Она перешла к соседней полке, делая вид, что читает названия на корешках.

Химерик приблизился к девушке и уловил слабый запах пихты, исходивший от неё. Холодный лес, наполненный отголосками прошлого. Тяжёлый запах. Он попытался вспомнить, пахло ли от неё так же накануне, когда они стояли почти вплотную, как сейчас. Ничего. Зато резкий запах духов той пожилой женщины он прекрасно запомнил – он был слишком настойчив, как и его обладательница.

‒ Иногда то, как мы держим книгу, говорит о нас больше, чем то, что мы из неё вычитываем.

Она вздрогнула и чуть не выронила экземпляр романа «Мечтают ли андроиды об электроовцах» в аляповатой обложке.

‒ Что?

‒ Вы держите её вверх ногами.

Она смущённо перевернула книгу и вернула на полку.

‒ А что вы здесь делаете?

Её тон звучал агрессивно, словно она пыталась защищаться.

Химерик медленно моргнул, словно прокручивал вопрос через внутренние фильтры, и задумчиво нахмурился.

‒ В данный момент сканирую корешки. А вы?

‒ Я не это имела в виду. Почему именно здесь, в книжном? Никогда бы не подумала, что таким как вы нравятся бумажные издания.

Он наклонился ближе к полке, изучая названия, и лениво бросил:

‒ Вы часто интересуетесь, что любят такие, как я?

Вопрос прозвучал холодно и безэмоционально. Почти.

‒ А вы о таких, как я, часто печётесь?

‒ Меня для этого и разработали.

Впервые он посмотрел ей в глаза – долгим, испытующим взглядом. Бирюзовый свет в зрачках стал чуть тусклее, потом разгорелся с новой силой.

‒ Если вы в это верите, значит, у вас в голове кроме программы ничего нет.

Химерик некоторое время молчал. Он неспешно взял с полки книгу «Последний дикий» 2086 года и прочитал аннотацию.

‒ Вы словно Коррин – тот самый дикий зверёк, который шипит и кусается, даже когда ему просто хотят помочь.

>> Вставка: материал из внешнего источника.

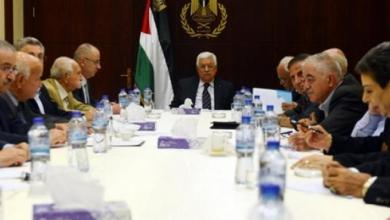 """Photo of """" اجتماع اللجنة التنفيذية لمنظمة التحرير الفلسطينية"""" تجتمع الملفات التي بحثتها"""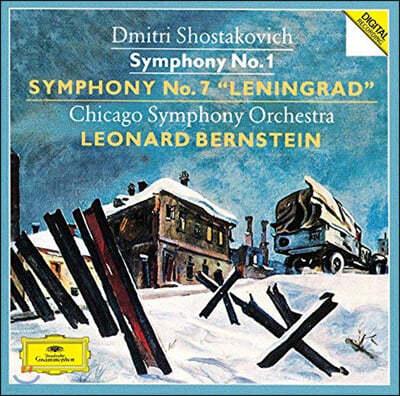 Leonard Bernstein 쇼스타코비치: 교향곡 1, 7번 (Shostakovich: Symphony Op. 10, 60)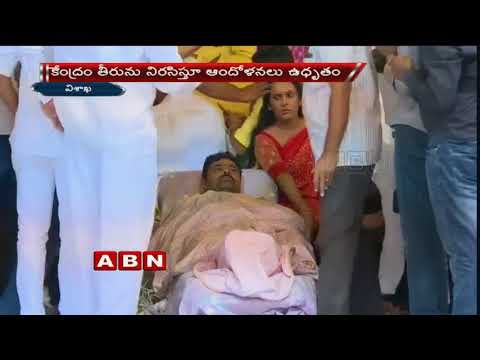 TDP MP's and MLA's To Held Deeksha For Railway Zone in Vizag on July 4 | ABN Telugu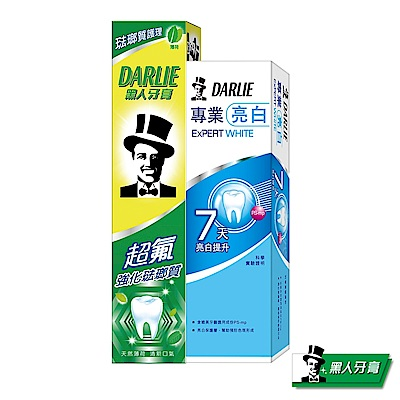黑人 專業亮白牙膏120g + 氟牙膏175g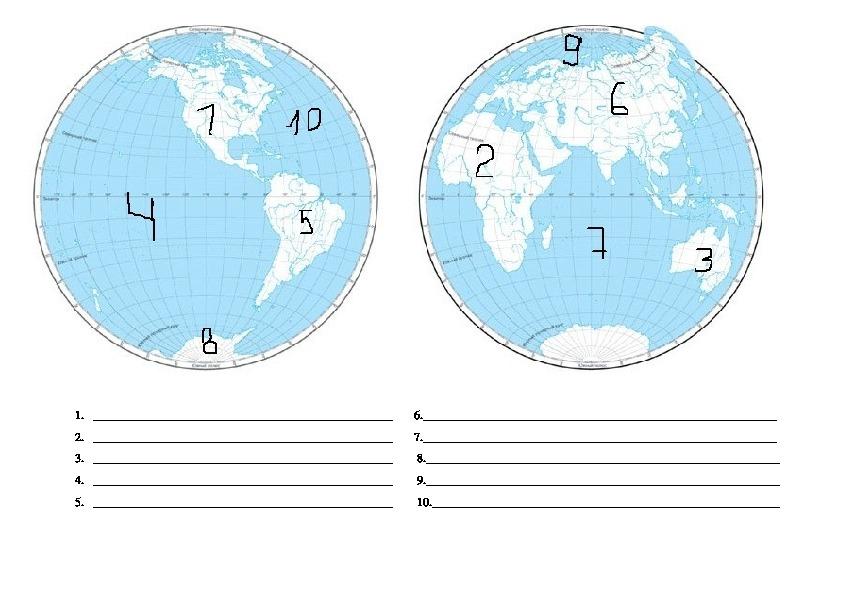 Окружающий мир. Карта.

‒ В отличие от Коррина, я знаю, на кого шипеть ‒ на людей, которые создали вас. Они возомнили, будто человечность можно воссоздать, и заменить настоящее очередным суррогатом! ‒ последние слова она почти выкрикнула, не обращая внимания на пристальные взгляды посетителей и воцарившуюся тишину. Застарелая горечь вспыхнула в ней с новой силой. ‒ Вы считаете, что можете лучше обучать наших детей? Можете подходить к каждому ученику с душой? Индивидуально? Да вы даже не знаете, что такое дети, вы никогда ими не были! Как может тот, кто родился взрослым, понимать маленькое, порой такое ранимое существо?

На глазах у неё выступили слёзы, и она поспешно отвернулась.

Химерик долго молчал. Андроид за кассой, худой длинноносый мужчина лет пятидесяти, равнодушно смотрел в их сторону.

‒ Вы были учителем.

Не вопрос, а утверждение.

Была. Благодаря подобным вам регенератам, возомнившим, что для них в этом мире будет достаточно места.

Он молчал некоторое время, а потом спросил спокойно и совсем тихо:

‒ Вы меня оскорбляете, потому что уверены, что у меня нет чувств? Или потому, что боитесь, что они у меня есть?

Она не ответила. Ей стало стыдно за свою вспышку. В конце концов, не его поставили на её место.

Она бессмысленно уставилась на полки с книгами, словно ища поддержки, и тут ей на глаза попалась книжка в потёртой клеёнчатой суперобложке.

‒ Вот, ‒ она пихнула книгу ему в руки, ‒ почитайте это.

И не дожидаясь ответа, поспешно вышла из лавки.

Он некоторое время смотрел на закрывшуюся дверь.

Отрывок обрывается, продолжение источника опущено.